(Problems to solve):
**A.** Answer these questions from the passage about Roba:
(i) How much money did Roba make selling jay at a Lost Boyz concert?
(ii) Which street did Roba target when he moved into wholesaling?
(iii) What price per joint were the American exchange students paying at City Market?
**B.** Decide whether each statement agrees with the passage about Roba, and back each yes or no with the words that settle it:
(i) Roba became top cat after two gunfights and four knifings.
(ii) The killings on the street were covered by CNN.
(iii) Bodies were carried off the street in an ambulance.

(Selected excerpt):

☆ ☆ ☆ ☆ ☆

That Roba who made his first fifty grand pushing jay to rich kids at a Lost Boyz concert in a century gone by. With that fifty he moved out of retail. He said to me, then: “In this game the peddler doesn’t get squat. All he has coming is five-Os when someone has got to take the rap for the big boys. I want to be a big boy; a bigger balla. The good lord knows I do!” And that he is now.

Wholesaling was not easy. Like they say, Nairobi was shared out when the rest of us were sleeping (or were we in the forest fighting?). Every street, every alley and every neighbourhood has its sharks and the small fish feed at their mercy. Roba put his hungry eye and his protestant ethic on choo namba nane.

Choo namba nane!

Now that is a war zone. It is a violent stretch where you deal low mark ups and thrive on volumes. That was a street that knew no honour among thieves; guns blazed everyday but no brand name academic got hit so it never made the papers; there were no Americans caught in the crossfire so it didn’t get on CNN. Kids were dying, getting dropped faster than mosques in the Christian assault on Fallujah and everyday, bodies were shovelled off the street into the back of the waiting police Land Rover. The winner of the duel joined the cops at the back and on the way to City Mortuary they took a detour to toast to life and street supremacy.

Roba insisted that there was virtue in dying for your next meal and two gunfights and four knifings later he was top cat. I remember him laughing that he was top cat in a street where, unlike in the carton Top Cat, the Inspector Dibbles were on the take. Roba kept his rivals down, the cops well fed and his game up.

In the meantime he was growing his empire: franchising, Brand extension and (insert Business school jargon phrase of choice). He even discovered a niche: American exchange students. Students from: St. Whatever, New York; some zoo (or something like that) in Michigan and a ganja worshiping bevy from a consortium of North Eastern USA universities. These kids had been getting their supplies at 25 bob a joint from the clowns at City Market.

☆ ☆ ☆ ☆ ☆

(Data provided):
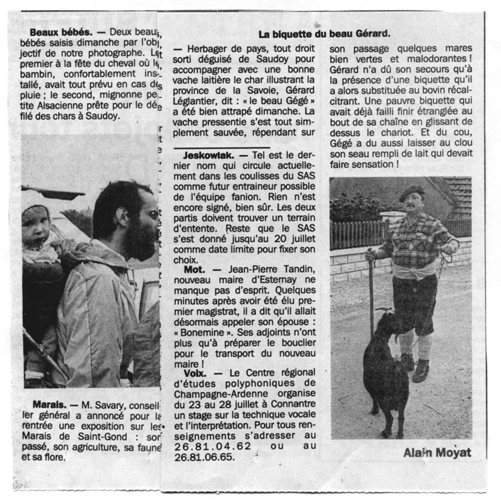 la biquette du beau gerard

☆ ☆ ☆ ☆ ☆

(Responses):
**A.**
(i) Fifty grand.
(ii) Choo namba nane.
(iii) 25 bob a joint.

**B.**
(i) Yes: "two gunfights and four knifings later he was top cat"
(ii) No: "there were no Americans caught in the crossfire so it didn’t get on CNN"
(iii) No: "bodies were shovelled off the street into the back of the waiting police Land Rover"